*Brief*. Please copy, character for character, each line from the beginning of the listing to the line containing "genus: Felis", including both.

*Task material*.
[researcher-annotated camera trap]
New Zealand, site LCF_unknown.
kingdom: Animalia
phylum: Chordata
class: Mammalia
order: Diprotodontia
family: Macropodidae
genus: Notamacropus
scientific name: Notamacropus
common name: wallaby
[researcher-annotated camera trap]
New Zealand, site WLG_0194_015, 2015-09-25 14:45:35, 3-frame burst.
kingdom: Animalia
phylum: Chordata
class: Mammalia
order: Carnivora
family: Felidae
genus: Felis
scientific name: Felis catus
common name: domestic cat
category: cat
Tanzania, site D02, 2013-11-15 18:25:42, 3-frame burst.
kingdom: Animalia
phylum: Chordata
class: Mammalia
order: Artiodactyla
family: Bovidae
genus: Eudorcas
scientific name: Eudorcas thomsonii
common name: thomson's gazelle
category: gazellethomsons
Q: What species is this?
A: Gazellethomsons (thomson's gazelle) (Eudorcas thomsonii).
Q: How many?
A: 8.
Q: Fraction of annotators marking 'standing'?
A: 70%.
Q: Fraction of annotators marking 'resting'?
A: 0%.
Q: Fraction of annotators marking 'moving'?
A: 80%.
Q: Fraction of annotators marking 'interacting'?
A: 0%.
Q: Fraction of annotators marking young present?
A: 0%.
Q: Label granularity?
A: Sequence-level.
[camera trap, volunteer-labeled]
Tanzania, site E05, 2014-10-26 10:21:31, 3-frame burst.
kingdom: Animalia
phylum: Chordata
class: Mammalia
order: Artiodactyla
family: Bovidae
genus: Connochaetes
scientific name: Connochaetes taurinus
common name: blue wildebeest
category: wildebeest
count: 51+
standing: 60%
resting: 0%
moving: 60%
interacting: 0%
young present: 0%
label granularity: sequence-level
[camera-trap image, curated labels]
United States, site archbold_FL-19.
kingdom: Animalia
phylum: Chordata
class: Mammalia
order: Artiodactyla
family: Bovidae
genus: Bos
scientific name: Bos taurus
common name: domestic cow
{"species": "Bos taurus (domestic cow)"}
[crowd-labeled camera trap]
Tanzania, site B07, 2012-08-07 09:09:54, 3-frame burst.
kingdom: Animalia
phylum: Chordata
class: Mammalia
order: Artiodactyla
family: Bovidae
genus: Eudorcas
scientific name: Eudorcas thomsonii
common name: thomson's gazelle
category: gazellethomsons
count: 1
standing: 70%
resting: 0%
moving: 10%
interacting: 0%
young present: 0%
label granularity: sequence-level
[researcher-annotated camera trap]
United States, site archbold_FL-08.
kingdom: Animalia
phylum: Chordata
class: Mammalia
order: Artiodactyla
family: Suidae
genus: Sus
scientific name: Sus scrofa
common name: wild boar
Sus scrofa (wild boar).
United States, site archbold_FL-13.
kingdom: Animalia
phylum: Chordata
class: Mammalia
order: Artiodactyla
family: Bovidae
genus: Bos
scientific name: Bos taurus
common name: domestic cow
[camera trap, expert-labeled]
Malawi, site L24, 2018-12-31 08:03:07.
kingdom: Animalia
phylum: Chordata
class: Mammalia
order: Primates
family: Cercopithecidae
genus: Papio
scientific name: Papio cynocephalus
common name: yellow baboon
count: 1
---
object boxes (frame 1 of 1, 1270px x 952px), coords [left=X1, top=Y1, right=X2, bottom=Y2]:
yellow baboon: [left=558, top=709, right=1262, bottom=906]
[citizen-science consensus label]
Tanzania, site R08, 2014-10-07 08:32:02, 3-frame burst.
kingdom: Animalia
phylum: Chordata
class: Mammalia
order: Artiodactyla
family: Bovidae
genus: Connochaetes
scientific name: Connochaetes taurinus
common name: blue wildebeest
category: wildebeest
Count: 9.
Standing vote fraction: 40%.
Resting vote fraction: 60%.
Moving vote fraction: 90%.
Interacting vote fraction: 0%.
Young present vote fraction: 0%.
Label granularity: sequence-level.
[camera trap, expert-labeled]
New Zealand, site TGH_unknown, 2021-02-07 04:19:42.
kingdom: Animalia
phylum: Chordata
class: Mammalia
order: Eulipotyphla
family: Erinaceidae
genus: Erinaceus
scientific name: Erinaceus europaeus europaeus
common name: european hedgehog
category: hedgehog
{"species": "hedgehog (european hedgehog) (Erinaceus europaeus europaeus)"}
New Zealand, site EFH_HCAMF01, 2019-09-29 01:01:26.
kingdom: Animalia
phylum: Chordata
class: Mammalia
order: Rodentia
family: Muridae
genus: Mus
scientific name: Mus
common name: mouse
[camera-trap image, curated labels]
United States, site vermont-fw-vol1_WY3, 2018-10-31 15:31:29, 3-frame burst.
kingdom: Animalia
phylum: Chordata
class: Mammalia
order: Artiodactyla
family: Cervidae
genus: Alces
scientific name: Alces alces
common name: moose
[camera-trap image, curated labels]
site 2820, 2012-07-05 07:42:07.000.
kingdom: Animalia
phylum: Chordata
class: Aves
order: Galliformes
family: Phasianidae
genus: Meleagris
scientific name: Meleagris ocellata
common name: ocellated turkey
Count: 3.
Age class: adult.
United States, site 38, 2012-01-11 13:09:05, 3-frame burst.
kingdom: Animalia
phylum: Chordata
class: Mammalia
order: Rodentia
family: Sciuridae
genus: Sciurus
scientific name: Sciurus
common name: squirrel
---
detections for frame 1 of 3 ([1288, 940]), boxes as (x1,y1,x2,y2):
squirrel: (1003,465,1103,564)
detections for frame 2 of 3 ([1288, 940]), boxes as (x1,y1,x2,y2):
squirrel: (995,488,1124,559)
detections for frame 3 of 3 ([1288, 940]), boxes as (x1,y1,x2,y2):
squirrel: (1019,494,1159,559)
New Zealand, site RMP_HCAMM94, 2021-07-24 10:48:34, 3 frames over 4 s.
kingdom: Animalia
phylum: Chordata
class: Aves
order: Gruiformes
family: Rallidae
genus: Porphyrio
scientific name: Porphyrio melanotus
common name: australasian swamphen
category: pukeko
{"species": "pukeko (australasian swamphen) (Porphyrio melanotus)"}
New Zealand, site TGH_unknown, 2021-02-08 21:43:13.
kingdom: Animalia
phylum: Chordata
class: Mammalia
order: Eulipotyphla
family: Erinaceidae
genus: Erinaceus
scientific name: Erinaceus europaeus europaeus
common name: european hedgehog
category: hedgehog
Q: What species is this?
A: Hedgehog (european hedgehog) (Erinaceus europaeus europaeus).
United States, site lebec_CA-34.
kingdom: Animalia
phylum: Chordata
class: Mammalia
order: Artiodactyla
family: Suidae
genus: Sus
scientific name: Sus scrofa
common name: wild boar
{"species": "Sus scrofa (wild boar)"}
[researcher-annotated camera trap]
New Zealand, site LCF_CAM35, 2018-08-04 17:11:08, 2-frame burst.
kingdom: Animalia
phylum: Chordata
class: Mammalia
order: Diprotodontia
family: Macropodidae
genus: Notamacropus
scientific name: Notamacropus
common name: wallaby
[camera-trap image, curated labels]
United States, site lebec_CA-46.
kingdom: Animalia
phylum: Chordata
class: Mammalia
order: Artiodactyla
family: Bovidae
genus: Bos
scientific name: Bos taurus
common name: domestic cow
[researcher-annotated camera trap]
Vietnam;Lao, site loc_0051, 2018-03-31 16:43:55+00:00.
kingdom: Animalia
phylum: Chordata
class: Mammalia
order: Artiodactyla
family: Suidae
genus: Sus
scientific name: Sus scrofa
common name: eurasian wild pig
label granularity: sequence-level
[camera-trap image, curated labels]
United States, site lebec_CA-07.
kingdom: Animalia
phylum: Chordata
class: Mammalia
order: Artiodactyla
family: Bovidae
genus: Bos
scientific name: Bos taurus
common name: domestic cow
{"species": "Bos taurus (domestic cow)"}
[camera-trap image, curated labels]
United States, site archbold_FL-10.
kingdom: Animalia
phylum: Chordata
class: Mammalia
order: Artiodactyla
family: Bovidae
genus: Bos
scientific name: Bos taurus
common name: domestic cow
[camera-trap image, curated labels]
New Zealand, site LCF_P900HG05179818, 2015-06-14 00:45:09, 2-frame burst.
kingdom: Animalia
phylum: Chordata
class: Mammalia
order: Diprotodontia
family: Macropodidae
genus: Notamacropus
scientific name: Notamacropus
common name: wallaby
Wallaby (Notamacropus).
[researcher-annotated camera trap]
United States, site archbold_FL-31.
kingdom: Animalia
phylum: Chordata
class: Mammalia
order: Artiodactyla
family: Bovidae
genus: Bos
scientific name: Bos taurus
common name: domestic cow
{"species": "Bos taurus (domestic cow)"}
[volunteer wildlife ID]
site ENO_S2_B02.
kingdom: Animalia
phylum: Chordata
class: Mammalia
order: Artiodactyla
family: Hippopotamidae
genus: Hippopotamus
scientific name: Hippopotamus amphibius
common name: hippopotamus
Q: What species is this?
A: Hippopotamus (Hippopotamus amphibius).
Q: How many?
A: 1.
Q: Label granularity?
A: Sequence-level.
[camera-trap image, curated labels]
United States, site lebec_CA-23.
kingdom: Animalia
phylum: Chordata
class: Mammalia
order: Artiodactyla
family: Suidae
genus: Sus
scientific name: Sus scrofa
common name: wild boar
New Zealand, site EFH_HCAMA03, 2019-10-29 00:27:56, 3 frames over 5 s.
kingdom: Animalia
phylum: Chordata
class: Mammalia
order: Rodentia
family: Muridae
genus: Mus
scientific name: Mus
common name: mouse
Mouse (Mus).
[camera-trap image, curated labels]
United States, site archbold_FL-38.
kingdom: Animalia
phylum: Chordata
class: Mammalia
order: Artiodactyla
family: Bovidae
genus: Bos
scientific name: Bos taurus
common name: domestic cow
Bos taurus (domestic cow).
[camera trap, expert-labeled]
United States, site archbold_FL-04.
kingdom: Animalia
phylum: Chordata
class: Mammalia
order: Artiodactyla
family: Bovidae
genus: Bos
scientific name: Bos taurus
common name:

*Exercise result*.
[researcher-annotated camera trap]
New Zealand, site LCF_unknown.
kingdom: Animalia
phylum: Chordata
class: Mammalia
order: Diprotodontia
family: Macropodidae
genus: Notamacropus
scientific name: Notamacropus
common name: wallaby
[researcher-annotated camera trap]
New Zealand, site WLG_0194_015, 2015-09-25 14:45:35, 3-frame burst.
kingdom: Animalia
phylum: Chordata
class: Mammalia
order: Carnivora
family: Felidae
genus: Felis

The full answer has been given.